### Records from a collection
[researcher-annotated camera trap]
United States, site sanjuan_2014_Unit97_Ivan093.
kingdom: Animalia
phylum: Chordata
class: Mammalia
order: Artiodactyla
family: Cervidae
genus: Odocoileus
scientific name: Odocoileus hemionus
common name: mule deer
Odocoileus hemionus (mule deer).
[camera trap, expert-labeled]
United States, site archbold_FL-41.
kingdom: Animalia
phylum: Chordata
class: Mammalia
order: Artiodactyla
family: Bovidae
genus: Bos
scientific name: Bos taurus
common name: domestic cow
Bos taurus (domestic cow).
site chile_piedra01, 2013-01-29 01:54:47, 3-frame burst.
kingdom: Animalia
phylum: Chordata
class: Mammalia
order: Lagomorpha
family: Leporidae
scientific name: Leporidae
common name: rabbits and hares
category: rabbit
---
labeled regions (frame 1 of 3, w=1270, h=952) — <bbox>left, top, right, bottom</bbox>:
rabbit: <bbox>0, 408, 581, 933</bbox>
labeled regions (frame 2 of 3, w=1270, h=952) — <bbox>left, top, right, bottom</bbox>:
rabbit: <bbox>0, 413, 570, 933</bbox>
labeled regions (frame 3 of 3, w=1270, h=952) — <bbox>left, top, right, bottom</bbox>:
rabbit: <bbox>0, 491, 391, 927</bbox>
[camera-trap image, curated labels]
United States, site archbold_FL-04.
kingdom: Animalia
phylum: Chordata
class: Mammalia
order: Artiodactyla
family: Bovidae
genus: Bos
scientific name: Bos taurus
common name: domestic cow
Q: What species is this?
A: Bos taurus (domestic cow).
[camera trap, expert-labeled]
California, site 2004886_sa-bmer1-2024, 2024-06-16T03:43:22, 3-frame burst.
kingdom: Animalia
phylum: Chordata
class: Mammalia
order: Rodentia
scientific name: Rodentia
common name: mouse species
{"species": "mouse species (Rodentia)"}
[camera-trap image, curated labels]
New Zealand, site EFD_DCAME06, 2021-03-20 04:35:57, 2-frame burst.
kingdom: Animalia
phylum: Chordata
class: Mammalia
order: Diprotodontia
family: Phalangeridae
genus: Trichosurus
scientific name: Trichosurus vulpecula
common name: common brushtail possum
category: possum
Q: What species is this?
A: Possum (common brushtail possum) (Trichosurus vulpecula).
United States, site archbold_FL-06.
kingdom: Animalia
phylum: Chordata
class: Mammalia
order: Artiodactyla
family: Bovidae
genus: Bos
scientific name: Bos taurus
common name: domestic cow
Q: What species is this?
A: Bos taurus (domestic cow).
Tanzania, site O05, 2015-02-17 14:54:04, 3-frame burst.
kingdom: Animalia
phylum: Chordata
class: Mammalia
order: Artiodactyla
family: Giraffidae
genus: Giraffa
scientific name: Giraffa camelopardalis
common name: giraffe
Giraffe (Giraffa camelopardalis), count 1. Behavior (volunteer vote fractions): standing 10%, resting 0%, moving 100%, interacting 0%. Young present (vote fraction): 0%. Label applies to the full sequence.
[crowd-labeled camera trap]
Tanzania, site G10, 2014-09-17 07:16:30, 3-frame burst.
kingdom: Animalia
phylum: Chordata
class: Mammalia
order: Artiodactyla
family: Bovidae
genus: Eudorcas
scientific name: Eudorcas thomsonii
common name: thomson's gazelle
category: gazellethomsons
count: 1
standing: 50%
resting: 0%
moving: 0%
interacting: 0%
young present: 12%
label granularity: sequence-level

### TASK TO CARRY OUT
If a line in the entries above contains "genus", report it.

### SOLUTION
genus: Odocoileus
genus: Bos
genus: Bos
genus: Trichosurus
genus: Bos
genus: Giraffa
genus: Eudorcas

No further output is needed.